1) The XLOCK entry sets the LOCK bit value, DFDLOC ($20), into TEMP4. The XUNLOCK entry sets a zero value into TEMP4. Both routines then go to XLCOM.
2) The filename is decoded via the FNDCODE routine.
3) The directory is searched for the first file entry match. If no match is found, the ERFNF (file not found) exit is taken.
4) The files directory flag is modified to either LOCKED or UNLOCKED by means of the value previously set into TEMP4.
5) The Directory sector is written back to the disk.
6) The CSFDIR routine is called to find the next filename match. If a match is found, then the process repeats at step four. If no match is found, then exit via FGREAT.
The XPOINT routine executes the POINT Device Dependent Command.
Address — $CBA Entry Registers — A = Don’t Care. X = IOCB and FCB number times 16. Y = Don’t Care. Exit Registers — A = Unknown. X = Unknown. Y = Unknown
1) If the FCBFLG indicates that the file can acquire sectors (Opened for Output or Append), then exit via the ERRPOT (point error) exit.
2) If the current sector is not the same as the sector POINTed to by the IOCB AUX3 and AUX4 fields, then write the current sector back to the disk (if it has been changed).
3) Read the POINTed to sector into the sector buffer.
4) Set the FCB next byte pointer, FCBDLN, to the value indicated by the user Point data in the IOCB AUX5 field.
5) Exit to FGREAT.
The XNOTE routine executes the NOTE Device Dependent Command.
Address — $D03 Entry Registers — A = Don’t Care. X = IOCB and FCB number times 16. Y = Don’t Care. Exit Registers — A = Unknown. X = Unknown. Y = Unknown.
1) The current sector number and data displacement into the sector is moved to the appropriate IOCB fields, ICAUX3, ICAUX4, ICAUX5.
2) Exit via GREAT.
The FMS Open routine, DFMOPN, is called directly by CIO via the FMS Device Vector Table, DFMSDH at $7CB.
The DFMOPN routine is the FMS file open routine.
Address — $8AB Entry Registers — A = Don’t Care X = IOCB number times 16. Y = Don’t Care. Exit Registers — A = Unknown. X = Unknown. Y = Unknown.
1) Initialize for this operation by calling SETUP.
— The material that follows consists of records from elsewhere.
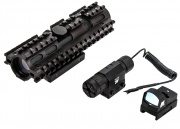 NcSTAR 3RS Tri-Railed Sight Set (Green Laser, Micro Green Dot Sight, Railed Mil Dot Scope)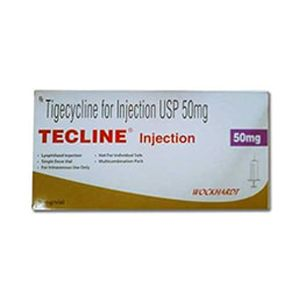 Tecline Tigecycline 50mg Injection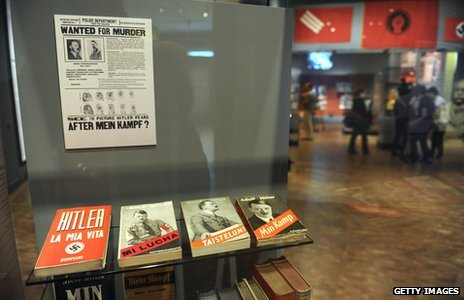Display of various copies of Mein Kampf in different languages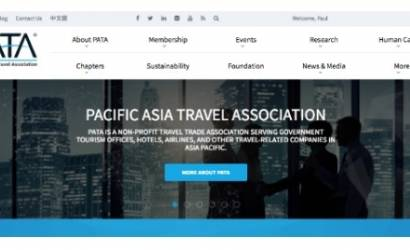 PATA redevelops website to offer universal accessibility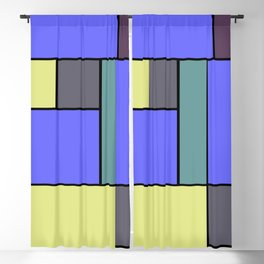 Mondrian #55 Blackout Curtain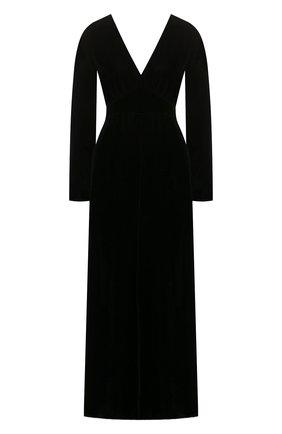 Женское платье из вискозы FORTE_FORTE черного цвета, арт. 6762 | Фото 1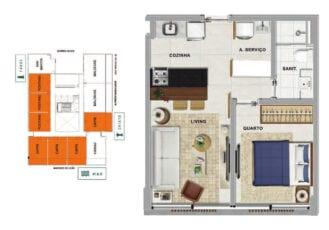 Planta baixa do POSITANO - Quarto e sala com 34,24 m² de área privativa.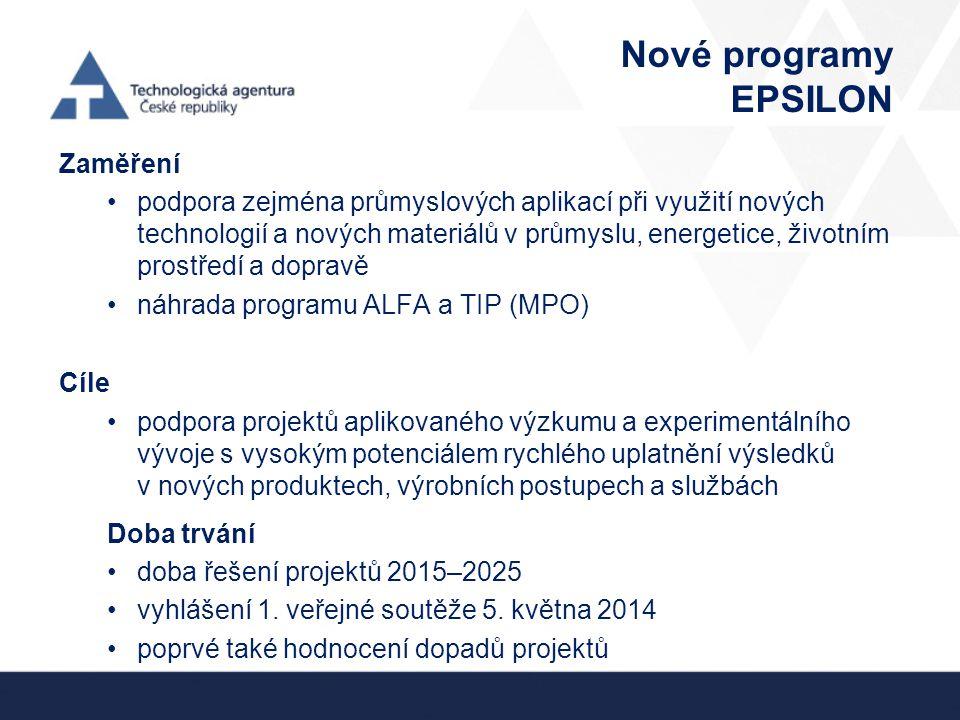 Nové programy EPSILON Zaměření podpora zejména průmyslových aplikací při využití nových technologií a nových materiálů v průmyslu, energetice, životním prostředí a dopravě náhrada programu ALFA a TIP (MPO) Cíle podpora projektů aplikovaného výzkumu a experimentálního vývoje s vysokým potenciálem rychlého uplatnění výsledků v nových produktech, výrobních postupech a službách Doba trvání doba řešení projektů 2015–2025 vyhlášení 1.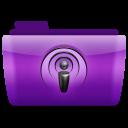 39-Podcast icon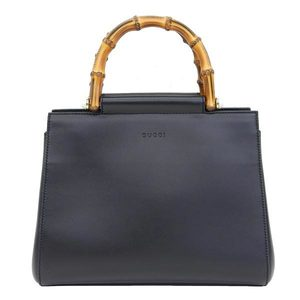 Genuine Gucci Bamboo Nim Fair 2WAY Handbag Black Model: 453767 Bag Leather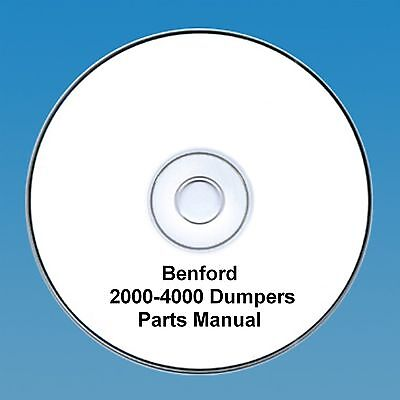 Benford 2000 - 4000 4wd Dumpers -Operators & Parts Manual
2) Decode the filename via FNDCODE.
3) Examine the open code in ICAUX1 for the open-for-directory-read command. If this is a directory read command, go to LISTDIR.
4) If not a directory read, then search the directory for the first match on the file name and save the resulting search condition on the stack.
5) Determine the exact type of Open operation to be performed by examining the IOCB ICAUX1 field. If INPUT, go to DFOIN. If Output, go to DFOOUT. If Update, go to DFOUPD. If Append, go to DFOAPN. If none of the above, exit via the ERDVDC (device command error) exit.
DFOIN ($8D8) is entered when opening a file for Input. The routine pops the stack to determine if the directory search for the file name was successful. If the file name was found in the directory, then go to DFOUI. If the search was not successful, then exit to ERFNF (file not found).
DFOUPD ($8DD) is entered when opening a file for Update (Input and Output). The routine pops the stack to determine if the file name was found in the directory. If the file was not found, then exit to ERFNF (file not found). If the file was found, insure that the file is not Locked by calling TSTLOCK. If the file is unlocked, then continue at DFOUI.
DFOUI ($8E3) is entered to finish opening a file for Input or Update. The read setup routine, DFRDSU, is called. FMS then exits via the GREAT exit.
DFRDSU ($9AE) is entered to set up a data file for reading. It begins by calling SETFCB to set some standard file information into the FCB. It continues by setting up the FCB with various other parameters to read the first data sector in the file. This sector is read via the RDNSO routine. When the sector has been read into the sector buffer, the code returns to the caller.
DFOAPN ($BEC) is entered to open a file for Append.
1) Pop the stack to determine if the file has been found in the directory. If the file was not found exit via ERFNF.
2) If the file was created by DOS 1, then exit via ERAPO.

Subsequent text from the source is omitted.